Et admettons que Paul exige effectivement de tous les pasteurs qu’ils soient mariés, cela entraînerait de nombreuses conséquences loin d’être négligeables. D’abord, ceux-ci devraient avoir au moins deux enfants. Être marié et sans enfants ou marié avec un seul enfant serait tout aussi inacceptable que d’être célibataire. En effet, le passage biblique qui enjoint à un responsable d’Église d’être « mari d’une seule femme » exige aussi que celui-ci « tienne ses enfants dans la soumission » (notez l’usage du pluriel). Pour rester cohérents, nous devrions donc engager des pasteurs mariés et pères d’au moins deux enfants. Ensuite, les pasteurs veufs se verraient dans l’obligation de démissionner, puisqu’ils ne seraient plus mari d’une femme.

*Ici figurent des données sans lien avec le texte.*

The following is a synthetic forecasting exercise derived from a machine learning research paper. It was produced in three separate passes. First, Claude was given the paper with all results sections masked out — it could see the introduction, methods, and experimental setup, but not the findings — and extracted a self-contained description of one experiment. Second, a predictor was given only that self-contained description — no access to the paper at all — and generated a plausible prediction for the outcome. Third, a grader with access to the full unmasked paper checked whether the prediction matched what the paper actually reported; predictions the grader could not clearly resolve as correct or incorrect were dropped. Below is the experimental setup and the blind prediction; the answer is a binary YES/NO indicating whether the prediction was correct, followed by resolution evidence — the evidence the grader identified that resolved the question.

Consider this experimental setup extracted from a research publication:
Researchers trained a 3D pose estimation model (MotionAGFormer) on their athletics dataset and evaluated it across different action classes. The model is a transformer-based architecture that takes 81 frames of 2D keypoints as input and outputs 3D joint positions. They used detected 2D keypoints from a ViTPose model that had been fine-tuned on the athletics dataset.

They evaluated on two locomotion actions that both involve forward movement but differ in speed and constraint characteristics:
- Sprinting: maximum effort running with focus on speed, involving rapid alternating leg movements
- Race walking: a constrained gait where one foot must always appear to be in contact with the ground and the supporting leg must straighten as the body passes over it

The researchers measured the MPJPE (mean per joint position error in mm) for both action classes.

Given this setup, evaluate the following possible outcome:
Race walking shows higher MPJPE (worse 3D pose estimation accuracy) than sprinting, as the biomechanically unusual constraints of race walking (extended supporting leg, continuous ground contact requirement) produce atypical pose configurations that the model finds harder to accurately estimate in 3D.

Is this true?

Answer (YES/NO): YES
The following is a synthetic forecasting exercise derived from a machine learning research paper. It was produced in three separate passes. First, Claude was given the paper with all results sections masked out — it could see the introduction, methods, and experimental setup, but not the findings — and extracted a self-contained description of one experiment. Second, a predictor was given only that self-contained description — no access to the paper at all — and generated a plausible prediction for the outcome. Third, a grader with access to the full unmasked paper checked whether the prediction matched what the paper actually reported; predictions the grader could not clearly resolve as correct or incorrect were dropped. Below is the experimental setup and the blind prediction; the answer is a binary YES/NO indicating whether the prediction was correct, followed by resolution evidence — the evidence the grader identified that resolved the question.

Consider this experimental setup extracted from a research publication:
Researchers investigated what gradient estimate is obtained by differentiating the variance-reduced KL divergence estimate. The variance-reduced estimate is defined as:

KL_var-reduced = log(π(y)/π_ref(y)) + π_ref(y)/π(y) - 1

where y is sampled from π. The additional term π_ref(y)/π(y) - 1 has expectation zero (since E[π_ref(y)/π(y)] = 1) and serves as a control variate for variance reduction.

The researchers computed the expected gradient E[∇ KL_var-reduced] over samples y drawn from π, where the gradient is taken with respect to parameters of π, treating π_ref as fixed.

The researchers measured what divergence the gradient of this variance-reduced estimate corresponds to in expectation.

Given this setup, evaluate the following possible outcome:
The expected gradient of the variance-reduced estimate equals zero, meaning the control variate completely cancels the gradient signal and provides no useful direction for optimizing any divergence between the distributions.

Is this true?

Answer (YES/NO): NO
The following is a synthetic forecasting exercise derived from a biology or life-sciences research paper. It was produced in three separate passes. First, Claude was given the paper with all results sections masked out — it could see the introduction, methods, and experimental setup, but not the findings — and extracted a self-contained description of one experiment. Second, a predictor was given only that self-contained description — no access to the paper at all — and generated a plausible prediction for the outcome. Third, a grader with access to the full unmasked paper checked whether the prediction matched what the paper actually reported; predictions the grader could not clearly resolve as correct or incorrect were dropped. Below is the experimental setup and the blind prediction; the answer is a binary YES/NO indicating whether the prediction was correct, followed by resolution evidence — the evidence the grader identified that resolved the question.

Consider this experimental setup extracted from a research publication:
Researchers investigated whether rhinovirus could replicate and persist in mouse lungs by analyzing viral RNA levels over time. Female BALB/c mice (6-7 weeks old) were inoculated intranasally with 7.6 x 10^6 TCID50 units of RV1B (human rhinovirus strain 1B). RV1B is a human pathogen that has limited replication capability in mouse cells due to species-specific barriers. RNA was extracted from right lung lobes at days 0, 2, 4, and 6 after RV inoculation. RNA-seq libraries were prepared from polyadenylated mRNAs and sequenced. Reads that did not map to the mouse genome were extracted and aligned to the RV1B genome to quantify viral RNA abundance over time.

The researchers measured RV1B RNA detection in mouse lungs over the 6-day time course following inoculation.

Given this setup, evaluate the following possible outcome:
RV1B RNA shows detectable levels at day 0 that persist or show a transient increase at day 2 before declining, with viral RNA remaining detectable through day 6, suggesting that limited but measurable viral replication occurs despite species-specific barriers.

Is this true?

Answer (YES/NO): NO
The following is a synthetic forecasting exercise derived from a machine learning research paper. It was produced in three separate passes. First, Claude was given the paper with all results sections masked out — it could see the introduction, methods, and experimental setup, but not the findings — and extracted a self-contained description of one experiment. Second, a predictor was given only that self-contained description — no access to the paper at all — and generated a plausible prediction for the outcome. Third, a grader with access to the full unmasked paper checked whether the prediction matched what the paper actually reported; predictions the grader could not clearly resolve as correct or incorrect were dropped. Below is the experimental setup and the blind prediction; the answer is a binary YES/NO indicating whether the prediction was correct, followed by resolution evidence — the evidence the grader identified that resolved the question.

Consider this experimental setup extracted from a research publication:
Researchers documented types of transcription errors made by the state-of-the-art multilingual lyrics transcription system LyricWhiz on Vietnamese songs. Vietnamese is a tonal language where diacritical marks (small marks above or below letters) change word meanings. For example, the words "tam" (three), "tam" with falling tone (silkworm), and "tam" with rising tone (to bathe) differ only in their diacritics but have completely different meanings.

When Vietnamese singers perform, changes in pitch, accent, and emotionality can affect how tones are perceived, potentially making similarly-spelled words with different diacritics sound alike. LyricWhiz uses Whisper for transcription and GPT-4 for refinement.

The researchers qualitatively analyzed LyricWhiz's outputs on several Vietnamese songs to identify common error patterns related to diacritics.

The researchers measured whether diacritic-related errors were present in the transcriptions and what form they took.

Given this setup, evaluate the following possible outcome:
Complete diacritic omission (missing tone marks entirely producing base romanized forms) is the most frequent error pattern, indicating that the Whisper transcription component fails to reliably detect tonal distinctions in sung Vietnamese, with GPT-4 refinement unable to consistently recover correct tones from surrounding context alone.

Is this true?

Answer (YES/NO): NO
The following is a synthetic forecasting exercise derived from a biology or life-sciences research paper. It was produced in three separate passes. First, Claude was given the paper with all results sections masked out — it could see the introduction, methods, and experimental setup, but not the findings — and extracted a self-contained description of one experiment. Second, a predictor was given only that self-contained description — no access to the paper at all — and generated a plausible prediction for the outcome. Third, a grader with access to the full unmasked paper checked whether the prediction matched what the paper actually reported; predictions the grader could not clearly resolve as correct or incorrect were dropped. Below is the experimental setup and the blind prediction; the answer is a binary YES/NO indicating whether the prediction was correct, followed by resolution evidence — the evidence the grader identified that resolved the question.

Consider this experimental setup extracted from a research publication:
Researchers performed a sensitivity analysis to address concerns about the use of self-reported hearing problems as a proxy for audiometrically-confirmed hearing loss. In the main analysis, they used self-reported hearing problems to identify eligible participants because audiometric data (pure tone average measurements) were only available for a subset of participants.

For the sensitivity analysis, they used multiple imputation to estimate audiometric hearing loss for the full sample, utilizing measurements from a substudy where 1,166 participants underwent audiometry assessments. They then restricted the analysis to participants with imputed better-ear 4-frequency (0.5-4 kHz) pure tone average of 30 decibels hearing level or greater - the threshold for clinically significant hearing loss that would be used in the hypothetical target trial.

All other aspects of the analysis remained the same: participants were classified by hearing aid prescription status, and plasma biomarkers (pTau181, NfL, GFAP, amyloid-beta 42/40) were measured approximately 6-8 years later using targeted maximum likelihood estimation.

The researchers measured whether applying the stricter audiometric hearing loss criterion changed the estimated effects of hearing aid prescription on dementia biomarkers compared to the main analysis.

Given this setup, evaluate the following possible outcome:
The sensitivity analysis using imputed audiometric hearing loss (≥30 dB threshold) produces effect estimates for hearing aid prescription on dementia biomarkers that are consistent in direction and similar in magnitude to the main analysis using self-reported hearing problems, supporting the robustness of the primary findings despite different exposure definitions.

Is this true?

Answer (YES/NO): YES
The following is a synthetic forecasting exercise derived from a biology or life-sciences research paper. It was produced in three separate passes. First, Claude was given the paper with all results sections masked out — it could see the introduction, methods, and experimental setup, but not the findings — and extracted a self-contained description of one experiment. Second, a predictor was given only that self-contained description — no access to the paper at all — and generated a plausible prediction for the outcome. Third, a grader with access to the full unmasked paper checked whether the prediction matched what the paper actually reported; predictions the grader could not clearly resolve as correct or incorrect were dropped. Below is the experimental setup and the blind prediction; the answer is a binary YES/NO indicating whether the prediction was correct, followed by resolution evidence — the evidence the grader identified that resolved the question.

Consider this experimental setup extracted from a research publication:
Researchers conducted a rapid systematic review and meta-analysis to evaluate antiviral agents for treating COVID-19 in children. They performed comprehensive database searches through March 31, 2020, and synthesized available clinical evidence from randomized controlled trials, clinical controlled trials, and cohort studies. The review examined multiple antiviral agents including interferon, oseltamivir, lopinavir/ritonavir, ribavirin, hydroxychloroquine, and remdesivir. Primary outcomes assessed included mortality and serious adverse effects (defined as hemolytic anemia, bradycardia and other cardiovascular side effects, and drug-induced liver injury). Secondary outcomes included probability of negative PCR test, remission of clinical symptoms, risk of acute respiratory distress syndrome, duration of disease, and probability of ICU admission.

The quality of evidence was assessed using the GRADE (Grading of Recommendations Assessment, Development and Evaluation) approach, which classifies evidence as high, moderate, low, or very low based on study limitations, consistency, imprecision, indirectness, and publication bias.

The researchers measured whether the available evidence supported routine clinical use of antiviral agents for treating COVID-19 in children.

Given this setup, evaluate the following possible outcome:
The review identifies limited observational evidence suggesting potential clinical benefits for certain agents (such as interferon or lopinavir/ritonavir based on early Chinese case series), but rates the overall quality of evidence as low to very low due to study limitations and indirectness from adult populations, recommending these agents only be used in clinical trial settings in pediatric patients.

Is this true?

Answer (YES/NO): NO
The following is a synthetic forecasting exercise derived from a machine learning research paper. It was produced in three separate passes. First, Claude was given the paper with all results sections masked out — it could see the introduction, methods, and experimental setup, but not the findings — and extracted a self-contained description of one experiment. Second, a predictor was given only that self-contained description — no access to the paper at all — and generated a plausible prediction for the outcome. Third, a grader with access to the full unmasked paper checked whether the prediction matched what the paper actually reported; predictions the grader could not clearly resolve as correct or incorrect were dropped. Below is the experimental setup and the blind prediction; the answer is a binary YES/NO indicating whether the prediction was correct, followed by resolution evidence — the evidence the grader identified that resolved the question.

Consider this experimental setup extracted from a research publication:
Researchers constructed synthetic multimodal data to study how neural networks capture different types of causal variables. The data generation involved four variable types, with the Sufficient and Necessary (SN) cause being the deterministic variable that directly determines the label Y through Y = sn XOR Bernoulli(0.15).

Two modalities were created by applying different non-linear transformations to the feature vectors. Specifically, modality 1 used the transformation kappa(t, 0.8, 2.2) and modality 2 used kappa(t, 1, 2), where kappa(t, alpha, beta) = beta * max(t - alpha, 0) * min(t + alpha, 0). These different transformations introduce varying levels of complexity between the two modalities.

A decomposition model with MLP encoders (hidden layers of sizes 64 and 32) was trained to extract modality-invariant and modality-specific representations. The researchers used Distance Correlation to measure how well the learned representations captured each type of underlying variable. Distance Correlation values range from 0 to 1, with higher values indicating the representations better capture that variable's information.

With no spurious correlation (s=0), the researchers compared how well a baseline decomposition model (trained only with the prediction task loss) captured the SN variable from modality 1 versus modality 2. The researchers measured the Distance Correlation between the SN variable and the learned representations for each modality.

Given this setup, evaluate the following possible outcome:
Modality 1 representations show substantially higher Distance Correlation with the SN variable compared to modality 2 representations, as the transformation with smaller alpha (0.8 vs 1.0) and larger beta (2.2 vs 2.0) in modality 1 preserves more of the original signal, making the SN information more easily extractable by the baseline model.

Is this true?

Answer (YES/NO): YES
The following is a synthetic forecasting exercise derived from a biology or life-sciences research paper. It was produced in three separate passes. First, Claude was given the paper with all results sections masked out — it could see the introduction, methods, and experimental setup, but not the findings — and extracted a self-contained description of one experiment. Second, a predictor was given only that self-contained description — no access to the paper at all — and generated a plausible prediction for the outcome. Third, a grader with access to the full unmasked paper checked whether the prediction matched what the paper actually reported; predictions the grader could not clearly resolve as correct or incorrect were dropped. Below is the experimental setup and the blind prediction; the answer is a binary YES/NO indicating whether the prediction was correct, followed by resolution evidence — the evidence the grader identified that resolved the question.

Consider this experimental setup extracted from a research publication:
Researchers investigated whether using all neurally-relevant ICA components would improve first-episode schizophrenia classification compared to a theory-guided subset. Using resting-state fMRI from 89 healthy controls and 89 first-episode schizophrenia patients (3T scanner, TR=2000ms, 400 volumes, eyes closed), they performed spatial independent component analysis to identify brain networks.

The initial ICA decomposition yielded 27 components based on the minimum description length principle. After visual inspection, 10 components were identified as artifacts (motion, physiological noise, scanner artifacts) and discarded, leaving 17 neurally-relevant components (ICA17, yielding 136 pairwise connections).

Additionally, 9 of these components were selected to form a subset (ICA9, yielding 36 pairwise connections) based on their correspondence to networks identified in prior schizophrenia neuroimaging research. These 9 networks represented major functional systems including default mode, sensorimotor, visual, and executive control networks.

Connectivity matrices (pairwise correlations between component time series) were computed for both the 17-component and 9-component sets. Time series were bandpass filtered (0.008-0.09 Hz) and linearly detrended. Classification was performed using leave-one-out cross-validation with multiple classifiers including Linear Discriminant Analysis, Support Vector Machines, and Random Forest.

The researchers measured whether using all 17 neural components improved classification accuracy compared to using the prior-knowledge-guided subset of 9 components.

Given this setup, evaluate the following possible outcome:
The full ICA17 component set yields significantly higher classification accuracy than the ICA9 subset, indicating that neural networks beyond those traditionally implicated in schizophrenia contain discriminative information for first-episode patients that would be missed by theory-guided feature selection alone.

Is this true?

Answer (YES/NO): NO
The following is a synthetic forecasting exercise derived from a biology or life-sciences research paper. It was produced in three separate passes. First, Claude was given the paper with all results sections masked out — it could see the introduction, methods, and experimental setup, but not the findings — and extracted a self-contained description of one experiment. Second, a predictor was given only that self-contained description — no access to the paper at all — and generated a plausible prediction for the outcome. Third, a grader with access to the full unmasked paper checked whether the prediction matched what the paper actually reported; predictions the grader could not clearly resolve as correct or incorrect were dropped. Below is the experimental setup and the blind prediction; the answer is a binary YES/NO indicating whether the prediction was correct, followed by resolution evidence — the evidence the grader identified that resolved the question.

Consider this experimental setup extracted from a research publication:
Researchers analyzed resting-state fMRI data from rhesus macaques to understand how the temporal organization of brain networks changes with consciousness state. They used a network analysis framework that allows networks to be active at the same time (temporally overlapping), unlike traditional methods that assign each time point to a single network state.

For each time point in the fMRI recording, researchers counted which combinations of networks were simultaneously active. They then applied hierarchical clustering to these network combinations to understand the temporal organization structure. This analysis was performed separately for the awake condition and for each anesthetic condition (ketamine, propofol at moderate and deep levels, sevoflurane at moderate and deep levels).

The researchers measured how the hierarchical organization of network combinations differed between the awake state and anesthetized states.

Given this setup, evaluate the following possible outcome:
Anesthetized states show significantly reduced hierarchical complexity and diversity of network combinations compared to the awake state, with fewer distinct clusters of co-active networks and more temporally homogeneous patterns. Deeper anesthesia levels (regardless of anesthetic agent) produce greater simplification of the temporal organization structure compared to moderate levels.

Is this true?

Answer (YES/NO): NO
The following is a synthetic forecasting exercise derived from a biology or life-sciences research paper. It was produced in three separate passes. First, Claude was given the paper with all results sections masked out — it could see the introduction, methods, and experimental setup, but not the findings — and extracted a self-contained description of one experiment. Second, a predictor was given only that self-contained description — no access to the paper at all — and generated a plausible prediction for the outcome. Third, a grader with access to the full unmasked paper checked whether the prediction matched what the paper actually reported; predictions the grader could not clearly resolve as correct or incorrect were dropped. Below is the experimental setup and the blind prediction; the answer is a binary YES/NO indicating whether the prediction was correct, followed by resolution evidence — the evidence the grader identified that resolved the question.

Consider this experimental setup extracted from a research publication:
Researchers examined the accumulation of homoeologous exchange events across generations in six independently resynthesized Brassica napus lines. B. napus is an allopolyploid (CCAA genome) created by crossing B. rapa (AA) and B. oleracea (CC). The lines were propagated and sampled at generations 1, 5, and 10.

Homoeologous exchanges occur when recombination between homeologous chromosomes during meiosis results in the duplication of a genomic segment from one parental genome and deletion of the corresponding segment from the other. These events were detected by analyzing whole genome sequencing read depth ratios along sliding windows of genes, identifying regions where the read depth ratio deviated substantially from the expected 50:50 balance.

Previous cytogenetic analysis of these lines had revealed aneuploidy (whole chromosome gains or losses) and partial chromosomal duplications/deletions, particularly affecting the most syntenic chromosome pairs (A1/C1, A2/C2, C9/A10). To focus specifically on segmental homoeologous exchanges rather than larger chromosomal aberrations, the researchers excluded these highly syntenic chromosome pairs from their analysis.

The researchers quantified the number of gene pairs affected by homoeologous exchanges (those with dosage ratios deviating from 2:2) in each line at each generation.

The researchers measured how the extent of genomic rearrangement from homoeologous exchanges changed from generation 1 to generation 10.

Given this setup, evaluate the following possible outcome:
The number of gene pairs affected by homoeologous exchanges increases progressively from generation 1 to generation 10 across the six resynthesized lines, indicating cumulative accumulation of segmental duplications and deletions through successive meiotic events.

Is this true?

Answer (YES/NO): YES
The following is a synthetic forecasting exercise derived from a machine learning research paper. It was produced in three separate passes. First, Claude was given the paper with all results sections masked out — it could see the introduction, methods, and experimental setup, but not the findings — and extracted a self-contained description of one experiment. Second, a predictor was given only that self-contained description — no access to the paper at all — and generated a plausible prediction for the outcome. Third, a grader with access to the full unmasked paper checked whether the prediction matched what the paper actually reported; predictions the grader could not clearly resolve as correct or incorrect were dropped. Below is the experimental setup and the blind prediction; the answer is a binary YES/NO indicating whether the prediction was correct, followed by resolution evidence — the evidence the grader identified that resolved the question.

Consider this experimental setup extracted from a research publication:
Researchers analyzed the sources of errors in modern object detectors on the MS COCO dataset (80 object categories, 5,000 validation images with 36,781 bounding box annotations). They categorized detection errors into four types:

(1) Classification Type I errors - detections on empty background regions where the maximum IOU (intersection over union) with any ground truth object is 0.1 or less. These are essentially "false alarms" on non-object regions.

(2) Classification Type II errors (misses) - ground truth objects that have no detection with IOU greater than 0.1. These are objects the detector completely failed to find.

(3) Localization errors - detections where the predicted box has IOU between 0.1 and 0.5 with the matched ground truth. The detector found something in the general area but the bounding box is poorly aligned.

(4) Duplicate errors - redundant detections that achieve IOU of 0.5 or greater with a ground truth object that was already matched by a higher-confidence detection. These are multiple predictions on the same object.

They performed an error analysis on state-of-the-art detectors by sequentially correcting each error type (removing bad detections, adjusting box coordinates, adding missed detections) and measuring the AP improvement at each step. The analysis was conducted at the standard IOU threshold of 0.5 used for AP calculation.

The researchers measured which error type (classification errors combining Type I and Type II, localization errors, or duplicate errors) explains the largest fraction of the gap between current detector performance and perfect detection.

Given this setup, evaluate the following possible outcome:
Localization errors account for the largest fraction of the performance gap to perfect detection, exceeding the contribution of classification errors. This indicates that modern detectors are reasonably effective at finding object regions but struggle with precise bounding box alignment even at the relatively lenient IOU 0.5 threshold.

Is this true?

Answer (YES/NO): NO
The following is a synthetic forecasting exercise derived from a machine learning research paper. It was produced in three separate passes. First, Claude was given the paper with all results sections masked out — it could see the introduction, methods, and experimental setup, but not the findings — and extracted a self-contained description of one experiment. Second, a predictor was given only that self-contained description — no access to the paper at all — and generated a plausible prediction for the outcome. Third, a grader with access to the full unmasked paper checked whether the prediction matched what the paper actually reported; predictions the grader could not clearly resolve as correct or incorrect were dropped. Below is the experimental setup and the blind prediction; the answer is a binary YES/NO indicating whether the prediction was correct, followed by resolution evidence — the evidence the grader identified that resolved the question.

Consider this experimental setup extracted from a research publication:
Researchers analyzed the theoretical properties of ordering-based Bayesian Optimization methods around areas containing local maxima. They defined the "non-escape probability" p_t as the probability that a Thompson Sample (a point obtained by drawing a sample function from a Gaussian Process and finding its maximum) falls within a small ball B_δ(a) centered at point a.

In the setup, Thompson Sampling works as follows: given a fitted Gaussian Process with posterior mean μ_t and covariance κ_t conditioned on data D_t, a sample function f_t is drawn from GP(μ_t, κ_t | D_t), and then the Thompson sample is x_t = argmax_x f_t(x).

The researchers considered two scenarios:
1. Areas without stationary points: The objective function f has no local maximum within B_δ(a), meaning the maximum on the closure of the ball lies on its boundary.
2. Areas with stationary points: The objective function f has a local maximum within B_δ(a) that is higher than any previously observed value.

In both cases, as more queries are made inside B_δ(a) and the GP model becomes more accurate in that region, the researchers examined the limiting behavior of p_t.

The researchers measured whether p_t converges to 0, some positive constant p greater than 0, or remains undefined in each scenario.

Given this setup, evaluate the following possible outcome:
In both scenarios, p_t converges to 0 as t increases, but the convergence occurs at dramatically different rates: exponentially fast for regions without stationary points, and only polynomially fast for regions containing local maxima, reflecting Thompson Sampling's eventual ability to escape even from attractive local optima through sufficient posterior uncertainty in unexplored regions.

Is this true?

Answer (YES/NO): NO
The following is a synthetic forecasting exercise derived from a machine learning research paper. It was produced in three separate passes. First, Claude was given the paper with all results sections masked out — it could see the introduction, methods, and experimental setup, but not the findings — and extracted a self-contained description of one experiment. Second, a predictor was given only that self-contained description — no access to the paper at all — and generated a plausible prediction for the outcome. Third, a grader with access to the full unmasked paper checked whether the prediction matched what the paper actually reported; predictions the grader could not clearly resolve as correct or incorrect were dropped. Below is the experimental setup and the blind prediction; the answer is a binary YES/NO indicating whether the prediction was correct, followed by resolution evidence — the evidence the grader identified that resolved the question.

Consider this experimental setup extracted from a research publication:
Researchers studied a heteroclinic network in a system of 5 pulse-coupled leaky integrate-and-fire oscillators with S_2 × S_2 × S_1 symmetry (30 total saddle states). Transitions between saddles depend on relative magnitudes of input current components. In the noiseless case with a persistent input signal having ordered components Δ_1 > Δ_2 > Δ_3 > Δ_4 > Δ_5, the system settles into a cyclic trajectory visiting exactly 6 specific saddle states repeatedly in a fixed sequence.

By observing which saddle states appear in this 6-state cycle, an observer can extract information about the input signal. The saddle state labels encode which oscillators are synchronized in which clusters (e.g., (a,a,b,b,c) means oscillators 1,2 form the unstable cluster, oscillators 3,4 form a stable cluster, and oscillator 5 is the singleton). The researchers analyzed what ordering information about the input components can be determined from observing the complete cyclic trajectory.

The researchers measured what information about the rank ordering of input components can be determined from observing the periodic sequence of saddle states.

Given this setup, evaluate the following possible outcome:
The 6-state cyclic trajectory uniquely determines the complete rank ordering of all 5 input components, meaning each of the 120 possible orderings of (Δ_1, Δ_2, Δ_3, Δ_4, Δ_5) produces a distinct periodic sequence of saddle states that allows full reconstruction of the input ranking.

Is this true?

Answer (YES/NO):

4. Si quelqu’un n’est pas marié, c’est sûrement que quelque chose ne va pas chez lui
La raison principale qui pousse les Églises à privilégier les pasteurs mariés est sans doute la suivante : nous pensons souvent que, si une personne n’est pas mariée, c’est que quelque chose ne va pas chez elle. Engager un jeune pasteur qui n’est pas encore marié (ce qui ne saurait tarder), c’est une chose. Engager un pasteur de plus de, disons, trente-cinq ans et qui n’est toujours pas marié, c’en est une autre. Dans notre culture évangélique, ce genre de situation semble inhabituel et même bizarre, voire suspect.
Cela nous ramène au cœur du problème : nous considérons le mariage comme un signe de maturité spirituelle. Le mariage serait une sorte de diplôme qui prouve que nous sommes passés d’un stade primaire à un stade plus mûr de notre spiritualité. Ce serait (et il est si facile de le croire) le signe que nous assumons enfin de véritables responsabilités. Il est vrai qu’il existe dans nos assemblées des gens qui se complaisent dans leur célibat par paresse ou par peur de l’engagement. Mais le manque de maturité n’est pas la seule raison pour laquelle certains demeurent célibataires. Je ne manquerai d’ailleurs pas de préciser que je connais des hommes qui, par paresse et par peur de l’engagement, se sont mariés en pensant que leur femme subviendrait à tous leurs besoins et leur permettrait de mener une existence d’éternel adolescent.
Ce n’est donc pas notre vision des pasteurs célibataires qui est problématique, mais notre vision du célibat. Et, d’après moi, cela prouve que nous n’avons pas accordé assez d’attention à ce que dit le Nouveau Testament sur le sujet.